▶ Given text:
======
A practical guide to learning the basics of web programming
How you can learn to code for free as a ‘non-technical person’
Last summer, I was in the final months of my master’s degree with a specialisation in entrepreneurship. Everyone around me was constantly talking about ‘tech startups’ and being very excited about it. People kept mentioning cryptic terms like ‘HTML & CSS wireframes’ and ‘SaaS’ — and I had no clue what most of these things mean.
What I did know was that I wanted to learn more about it. So I decided to learn about ‘code’ and programming.
As a first step, I asked the most knowledgeable person I know: Google. I typed ‘learn to code’, and what I ended up with were 396.000.000 search results in 0.54 seconds: an insane number of articles, e-books, courses, and any other imaginable form of content about programming.
I had absolutely no clue about how and where to start.
I figured this whole endeavor would require a lot of time and effort, and thus decided to write my master’s thesis about the topic. I would write about what ways exist for non-technical people — like me and most entrepreneurs — to learn how to code in the most efficient way. My hope was that the research would help some entrepreneurs gain the knowledge they need to hack together a prototype or make better technical hires, and I’d pick up some useful skills along the way.
A few months later, I was done with the thesis. Very excited, I shared it in one of the forums at freeCodeCamp, which is where I picked up a lot of what I know about code (thanks ❤).
Quincy Larson, the founder of Free Code Camp, gave me an honest answer:
This was great feedback: It makes no sense to have someone read a whole 67-page document that was written to comply with academic requirements. My goal had been to be rigorous — some might say boring — enough to appear like a ‘serious’ scholar (here’s the link in case you want to give it a try anyway).
Quincy’s feedback is the reason why I wrote this post: to share the condensed learning I got from sifting through countless papers, articles, books, and blog posts on how to learn programming on your own in the most efficient way, and for free — without being boring and taking 67 pages, and after having applied all of the knowledge on myself.
My hope is that this post will help you avoid wasting your time as I did in the beginning with low-quality resources and ineffective learning approaches. I broke down the whole process of learning programming into seven steps — here’s what I learned.
#1 Establish a strong learning goal.
An effective learning goal could be a personal project you are motivated to build: a prototype of an idea you have, your personal website, you name it. Avoid jumping right into tutorials or MOOCs with the vague aspiration of “learning programming”. Having a well-defined learning goal makes your learning progress measurable, increases motivation and helps you persist when things get more complicated.
#2 Gain an overview of the learning materials before you start.
“Programming” is a broad term, which is why I suggest you narrow it down to web development as a beginner. Before starting to learn anything, get an overview of what the ‘full stack’ encompasses in order to be able to make an educated choice of language and technology. Here’s my stab at doing that:
In general, there is no one “best” choice of a first programming language. I recommend these three languages because all of them are commonly used in web development, they have a promising outlook for the future, and experts generally consider them to be adapted for beginners.
I’d recommend these three places to get started:
- Learn Python The Hard Way by Zed A. Shaw (Python)
- Ruby on Rails Tutorial by Michael Hartl (Ruby on Rails)
#4 Establish a curriculum to guide your efforts, and use several resources in parallel.
======
▶ Records to process:
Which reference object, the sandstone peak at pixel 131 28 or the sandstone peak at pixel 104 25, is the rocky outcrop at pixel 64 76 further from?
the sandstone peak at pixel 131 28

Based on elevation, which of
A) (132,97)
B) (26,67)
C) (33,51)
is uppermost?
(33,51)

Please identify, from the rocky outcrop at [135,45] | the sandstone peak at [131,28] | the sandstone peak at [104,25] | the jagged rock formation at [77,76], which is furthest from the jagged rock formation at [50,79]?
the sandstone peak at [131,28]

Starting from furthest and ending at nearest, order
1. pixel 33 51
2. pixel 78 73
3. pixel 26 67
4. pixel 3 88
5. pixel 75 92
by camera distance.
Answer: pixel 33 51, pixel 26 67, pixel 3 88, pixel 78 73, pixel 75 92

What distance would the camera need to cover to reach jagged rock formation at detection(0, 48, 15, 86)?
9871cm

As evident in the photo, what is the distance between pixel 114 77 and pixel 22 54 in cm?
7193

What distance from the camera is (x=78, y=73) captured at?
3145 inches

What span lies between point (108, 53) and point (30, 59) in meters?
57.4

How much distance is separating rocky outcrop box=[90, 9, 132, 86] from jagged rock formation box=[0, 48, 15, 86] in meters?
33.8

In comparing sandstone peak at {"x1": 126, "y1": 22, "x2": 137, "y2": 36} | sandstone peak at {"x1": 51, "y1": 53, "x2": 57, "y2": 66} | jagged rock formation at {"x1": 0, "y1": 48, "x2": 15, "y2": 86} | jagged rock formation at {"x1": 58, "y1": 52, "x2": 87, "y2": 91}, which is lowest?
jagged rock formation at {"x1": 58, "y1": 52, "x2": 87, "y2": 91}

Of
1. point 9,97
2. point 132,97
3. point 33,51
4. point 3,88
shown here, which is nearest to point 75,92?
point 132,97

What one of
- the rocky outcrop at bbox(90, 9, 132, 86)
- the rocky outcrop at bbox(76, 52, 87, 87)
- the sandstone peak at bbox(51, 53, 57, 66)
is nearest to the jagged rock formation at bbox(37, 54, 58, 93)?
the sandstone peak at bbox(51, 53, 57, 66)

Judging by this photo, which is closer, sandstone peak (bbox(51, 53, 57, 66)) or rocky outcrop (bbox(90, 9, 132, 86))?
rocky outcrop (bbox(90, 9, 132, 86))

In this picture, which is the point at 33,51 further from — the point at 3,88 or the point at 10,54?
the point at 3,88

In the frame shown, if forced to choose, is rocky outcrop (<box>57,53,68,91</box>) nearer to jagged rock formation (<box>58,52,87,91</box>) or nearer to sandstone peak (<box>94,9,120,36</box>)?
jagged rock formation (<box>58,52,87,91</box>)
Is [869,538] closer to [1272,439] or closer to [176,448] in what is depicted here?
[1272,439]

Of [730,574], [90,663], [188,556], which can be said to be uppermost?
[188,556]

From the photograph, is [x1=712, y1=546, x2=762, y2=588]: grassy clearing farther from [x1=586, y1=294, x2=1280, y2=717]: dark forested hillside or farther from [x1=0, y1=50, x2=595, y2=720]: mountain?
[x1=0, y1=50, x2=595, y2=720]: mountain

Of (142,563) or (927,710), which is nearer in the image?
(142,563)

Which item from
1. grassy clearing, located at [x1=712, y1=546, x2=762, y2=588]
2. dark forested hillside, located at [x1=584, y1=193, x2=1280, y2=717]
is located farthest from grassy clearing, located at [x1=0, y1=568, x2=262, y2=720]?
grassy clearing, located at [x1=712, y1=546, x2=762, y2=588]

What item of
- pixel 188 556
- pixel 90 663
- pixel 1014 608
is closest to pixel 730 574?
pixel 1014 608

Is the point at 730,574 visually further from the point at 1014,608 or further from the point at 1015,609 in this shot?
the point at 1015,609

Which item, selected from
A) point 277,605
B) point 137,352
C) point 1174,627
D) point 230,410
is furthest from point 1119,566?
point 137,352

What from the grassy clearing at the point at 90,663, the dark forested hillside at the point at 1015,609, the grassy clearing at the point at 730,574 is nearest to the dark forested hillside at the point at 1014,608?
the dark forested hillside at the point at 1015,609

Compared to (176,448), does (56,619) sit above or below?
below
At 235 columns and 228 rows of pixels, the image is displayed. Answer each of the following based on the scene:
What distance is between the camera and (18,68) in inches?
======
▶ Objectives:
a. Can you rewrite the rows as a Markdown table with the columns Index and Entry, starting at the line that contains "What from the" and ending at the last of the rows, putting one line in each table line and leaving out blank lines?
b. Could you extend the guide on learning to code from the point where it stops?

▶ Expected outputs:
a.
| Index | Entry |
|---|---|
| 1 | What from the grassy clearing at the point at 90,663, the dark forested hillside at the point at 1015,609, the grassy clearing at the point at 730,574 is nearest to the dark forested hillside at the point at 1014,608? |
| 2 | the dark forested hillside at the point at 1015,609 |
| 3 | Compared to (176,448), does (56,619) sit above or below? |
| 4 | below |
| 5 | At 235 columns and 228 rows of pixels, the image is displayed. Answer each of the following based on the scene: |
| 6 | What distance is between the camera and (18,68) in inches? |

b.
There is a staggering number of free high-quality resources available, and it is almost impossible to make sense of all of them in the beginning. For this reason, choose one or more curricula that will guide your learning. Note that there is no “one-stop shop” resource that will teach you everything — you can and should use several resources in parallel that will complement each other.
Here are some curricula I found particularly useful:
- The Odin Project (Ruby)
- Bento.io (Python / Flask) or Lifehacker (Python / Django)
- Bachelor’s level computer science
#5 Optimize your learning by using techniques discovered by psychological research.
Learning research has come up with a host of techniques which are easy to follow and implement. Make use of them and tailor them to your needs to improve your problem-solving abilities, your understanding of difficult concepts, your retention of new material, and to master procrastination.
Here are common strategies to improve your problem-solving skills:
- Utilize both focused and diffused mode thinking
- Chunk the knowledge you learn
- Embrace failure and learn from it
- Use metaphors and analogies
The following are techniques to improve the retention of newly learned material:
- Use recall instead of re-reading
- Make use of spaced repetition
- Interleave different types of practice
- Memorize a vocabulary of keywords & concepts that will be useful for solving problems (instead of trying to learn syntax by heart)
Some tips on how to avoid procrastination:
- Find a friend to learn together with
- Focus on the process, not the end product
- Try the Pomodoro technique
- Set regular goals (be SMART)
#6 Learn by doing: practice your programming skills and build real projects as soon as possible.
Learning programming is a hands-on effort — watching videos and solving multiple choice tests will not be sufficient. You should spend most of your time building projects. These are some places where you can find inspiration for what to build:
- Jennifer deWalt’s 180 programming projects
- Zero to front-end hero by Jonathan Z. White (Part I & Part II)
And here are some places where to find programming problem sets for deliberate practice:
#7 Learn from advice by programmers, teachers, and other self-learners.
The main advice you will find is that learning programming takes a long time. Don’t be intimidated by ‘genius programmers’, and get used to debugging.
These are my two favorite collections of advice:
My final piece of advice is the most important one:
The main predictors of success when learning programming are of human nature — your motivation and persistence.
Many beginners fall into the trap of worrying extensively about technical questions: Which resource should I choose? Which language should I pick? Which technology should I use? This approach has a good chance of wasting your time. As long as your choices remain within industry standards, they won’t matter nearly as much as having a strong, overarching learning goal to stay motivated, and coding regularly.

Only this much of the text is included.